▶ _Текстовый фрагмент_:

+--

В настоящее издание, наиболее полно представляющее театральную часть литературного наследия Дорошевича, помимо очерков, составивших сборник "Старая театральная Москва", целиком включен восьмой том собрания сочинений "Сцена". Несколько вещей взято из четвертого и пятого томов собрания сочинений. Остальные произведения, составляющие большую часть настоящего однотомника, впервые перешли в книжное издание со страниц периодики -- "Одесского листка", "Петербургской газеты", "России", "Русского слова".
Примечания А.Р. Кугеля, которыми он снабдил отдельные очерки, даны в тексте комментариев.
Тексты сверены с газетными публикациями. Следует отметить, что в последних нередко встречаются явные ошибки набора, которые, разумеется, учтены. Вместе с тем сохранены особенности оригинального, "неправильного" синтаксиса Дорошевича, его знаменитой "короткой строки", разбивающей фразу на ударные смысловые и эмоциональные части. Иностранные имена собственные в тексте вступительной статьи и комментариев даются в современном написании.

+--

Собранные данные
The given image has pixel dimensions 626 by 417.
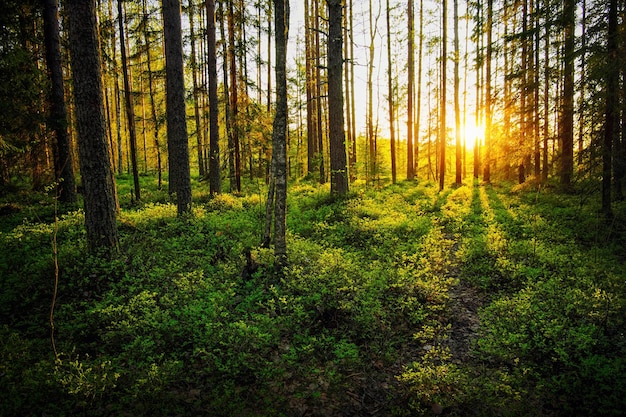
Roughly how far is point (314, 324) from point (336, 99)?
9353 millimetres

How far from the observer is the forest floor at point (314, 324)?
422 centimetres

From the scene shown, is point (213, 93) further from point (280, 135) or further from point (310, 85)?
point (310, 85)

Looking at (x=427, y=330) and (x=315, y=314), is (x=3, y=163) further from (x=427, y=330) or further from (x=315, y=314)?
(x=427, y=330)

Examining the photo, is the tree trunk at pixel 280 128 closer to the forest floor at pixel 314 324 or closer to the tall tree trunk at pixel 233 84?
the forest floor at pixel 314 324

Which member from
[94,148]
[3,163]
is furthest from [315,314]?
[3,163]

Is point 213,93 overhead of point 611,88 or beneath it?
overhead

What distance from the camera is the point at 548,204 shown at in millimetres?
12914

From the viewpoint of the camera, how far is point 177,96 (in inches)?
432

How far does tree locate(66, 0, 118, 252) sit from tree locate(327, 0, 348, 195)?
778 cm

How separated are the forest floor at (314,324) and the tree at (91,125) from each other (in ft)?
2.30

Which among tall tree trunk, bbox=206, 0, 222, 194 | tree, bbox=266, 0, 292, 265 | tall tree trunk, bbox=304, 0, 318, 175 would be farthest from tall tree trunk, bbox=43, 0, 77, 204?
tall tree trunk, bbox=304, 0, 318, 175

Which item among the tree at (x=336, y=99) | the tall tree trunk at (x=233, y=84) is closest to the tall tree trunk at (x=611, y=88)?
the tree at (x=336, y=99)

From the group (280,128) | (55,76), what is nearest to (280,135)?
(280,128)

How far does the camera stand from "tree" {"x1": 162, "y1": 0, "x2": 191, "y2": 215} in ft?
34.5
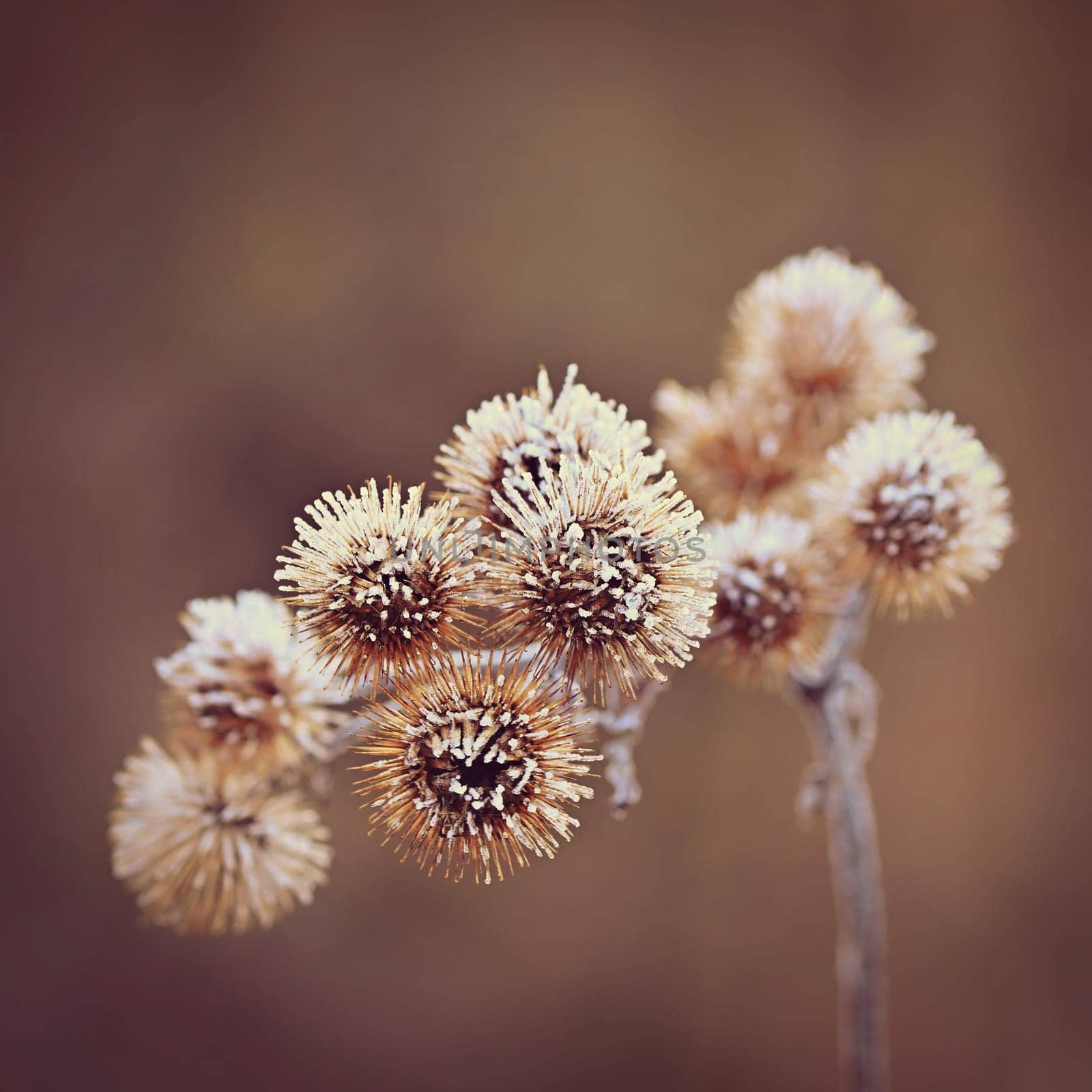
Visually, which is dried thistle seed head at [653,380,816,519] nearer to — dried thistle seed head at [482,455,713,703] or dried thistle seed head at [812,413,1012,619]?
dried thistle seed head at [812,413,1012,619]

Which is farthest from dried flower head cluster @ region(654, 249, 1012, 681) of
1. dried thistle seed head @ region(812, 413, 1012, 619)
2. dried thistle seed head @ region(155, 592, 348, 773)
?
dried thistle seed head @ region(155, 592, 348, 773)

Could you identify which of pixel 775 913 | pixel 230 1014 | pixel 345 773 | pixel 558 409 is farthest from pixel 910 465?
pixel 230 1014

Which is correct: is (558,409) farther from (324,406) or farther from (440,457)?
(324,406)

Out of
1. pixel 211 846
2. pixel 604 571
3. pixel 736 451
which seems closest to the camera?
pixel 604 571

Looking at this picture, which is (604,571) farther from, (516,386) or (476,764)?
(516,386)

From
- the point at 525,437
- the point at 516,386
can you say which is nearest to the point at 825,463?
the point at 525,437

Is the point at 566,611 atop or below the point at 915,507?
below
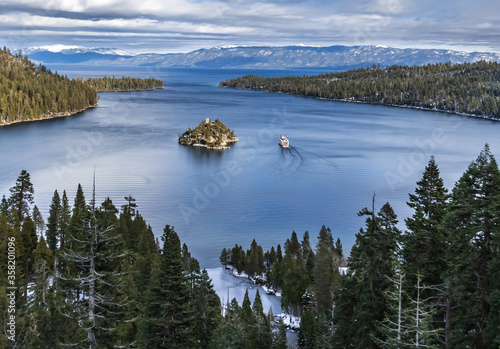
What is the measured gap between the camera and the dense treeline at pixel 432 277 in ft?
40.1

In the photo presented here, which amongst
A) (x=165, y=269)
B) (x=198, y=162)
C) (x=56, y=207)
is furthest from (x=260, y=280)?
(x=198, y=162)

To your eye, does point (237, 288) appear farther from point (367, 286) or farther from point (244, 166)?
point (244, 166)

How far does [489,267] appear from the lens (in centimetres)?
1244

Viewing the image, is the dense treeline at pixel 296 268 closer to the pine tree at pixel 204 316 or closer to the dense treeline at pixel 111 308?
the dense treeline at pixel 111 308

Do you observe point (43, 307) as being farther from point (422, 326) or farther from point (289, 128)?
point (289, 128)

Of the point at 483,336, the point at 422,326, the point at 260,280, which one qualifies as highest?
the point at 422,326

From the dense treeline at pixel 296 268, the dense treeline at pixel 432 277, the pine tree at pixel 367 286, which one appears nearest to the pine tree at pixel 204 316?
the dense treeline at pixel 432 277

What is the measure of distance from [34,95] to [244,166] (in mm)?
82213

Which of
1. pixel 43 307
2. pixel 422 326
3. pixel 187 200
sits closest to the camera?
pixel 422 326

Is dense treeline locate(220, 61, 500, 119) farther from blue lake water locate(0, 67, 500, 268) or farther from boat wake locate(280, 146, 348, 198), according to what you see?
boat wake locate(280, 146, 348, 198)

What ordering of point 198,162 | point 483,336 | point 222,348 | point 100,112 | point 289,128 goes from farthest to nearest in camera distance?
point 100,112
point 289,128
point 198,162
point 222,348
point 483,336

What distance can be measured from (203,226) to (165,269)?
29.9m

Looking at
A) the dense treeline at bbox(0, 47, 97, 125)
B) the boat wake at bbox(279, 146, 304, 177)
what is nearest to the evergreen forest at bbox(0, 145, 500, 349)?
the boat wake at bbox(279, 146, 304, 177)

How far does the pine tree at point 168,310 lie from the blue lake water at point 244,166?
879 inches
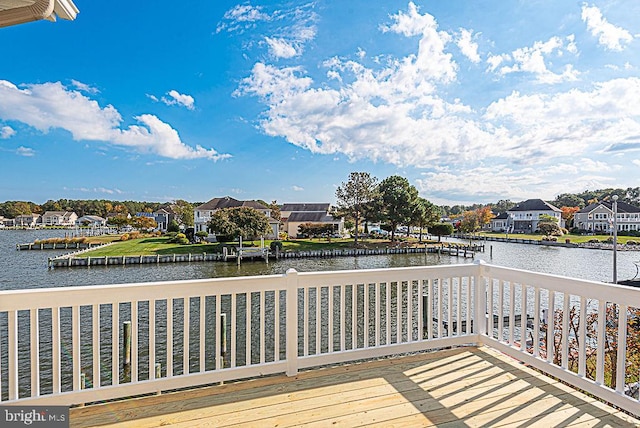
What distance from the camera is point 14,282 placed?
18125mm

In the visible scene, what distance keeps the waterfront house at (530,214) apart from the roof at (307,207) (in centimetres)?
3265

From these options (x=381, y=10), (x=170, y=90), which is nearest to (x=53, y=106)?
(x=170, y=90)

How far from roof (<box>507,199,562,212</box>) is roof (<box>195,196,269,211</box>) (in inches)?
1683

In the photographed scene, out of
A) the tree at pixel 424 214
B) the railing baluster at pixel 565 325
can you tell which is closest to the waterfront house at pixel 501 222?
the tree at pixel 424 214

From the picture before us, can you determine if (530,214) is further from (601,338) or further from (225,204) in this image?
(601,338)

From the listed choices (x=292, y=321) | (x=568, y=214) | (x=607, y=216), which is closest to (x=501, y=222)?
(x=568, y=214)

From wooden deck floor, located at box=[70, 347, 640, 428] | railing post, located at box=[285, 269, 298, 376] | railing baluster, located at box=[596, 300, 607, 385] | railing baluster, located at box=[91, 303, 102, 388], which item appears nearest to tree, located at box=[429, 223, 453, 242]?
wooden deck floor, located at box=[70, 347, 640, 428]

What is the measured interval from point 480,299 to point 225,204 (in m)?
41.4

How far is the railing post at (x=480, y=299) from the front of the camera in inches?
135

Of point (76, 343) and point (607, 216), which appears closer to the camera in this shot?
point (76, 343)

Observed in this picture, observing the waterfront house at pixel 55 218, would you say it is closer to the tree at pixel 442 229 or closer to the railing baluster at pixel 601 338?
the tree at pixel 442 229

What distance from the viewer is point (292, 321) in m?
2.78

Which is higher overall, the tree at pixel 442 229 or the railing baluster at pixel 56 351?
the railing baluster at pixel 56 351

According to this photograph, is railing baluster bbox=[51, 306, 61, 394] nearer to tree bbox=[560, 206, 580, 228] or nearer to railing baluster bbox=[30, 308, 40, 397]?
railing baluster bbox=[30, 308, 40, 397]
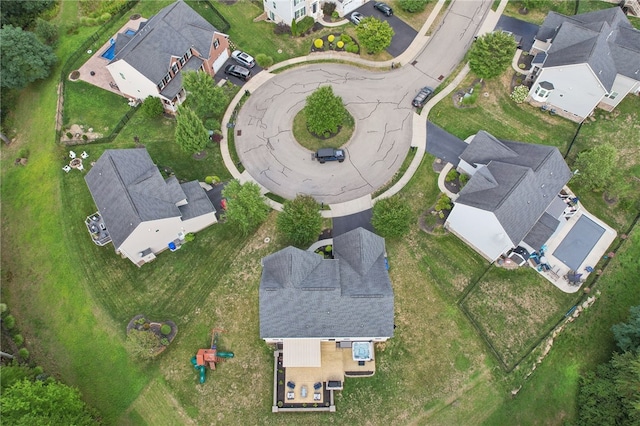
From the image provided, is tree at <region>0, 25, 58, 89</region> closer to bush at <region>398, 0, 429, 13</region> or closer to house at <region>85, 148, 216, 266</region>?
house at <region>85, 148, 216, 266</region>

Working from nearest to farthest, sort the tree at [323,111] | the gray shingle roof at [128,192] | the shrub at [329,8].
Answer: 1. the gray shingle roof at [128,192]
2. the tree at [323,111]
3. the shrub at [329,8]

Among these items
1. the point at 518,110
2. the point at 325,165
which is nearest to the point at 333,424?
the point at 325,165

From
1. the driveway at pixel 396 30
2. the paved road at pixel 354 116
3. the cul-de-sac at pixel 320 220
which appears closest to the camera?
the cul-de-sac at pixel 320 220

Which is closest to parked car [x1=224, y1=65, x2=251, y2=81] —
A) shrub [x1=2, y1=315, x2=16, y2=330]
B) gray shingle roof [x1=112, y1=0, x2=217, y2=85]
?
gray shingle roof [x1=112, y1=0, x2=217, y2=85]

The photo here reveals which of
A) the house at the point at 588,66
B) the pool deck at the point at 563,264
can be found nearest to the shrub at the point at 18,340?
the pool deck at the point at 563,264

+--

Какой том собрания сочинений, согласно фрагменту, целиком включен в издание? Перечень никак не связан с фрагментом.

Восьмой том собрания сочинений «Сцена».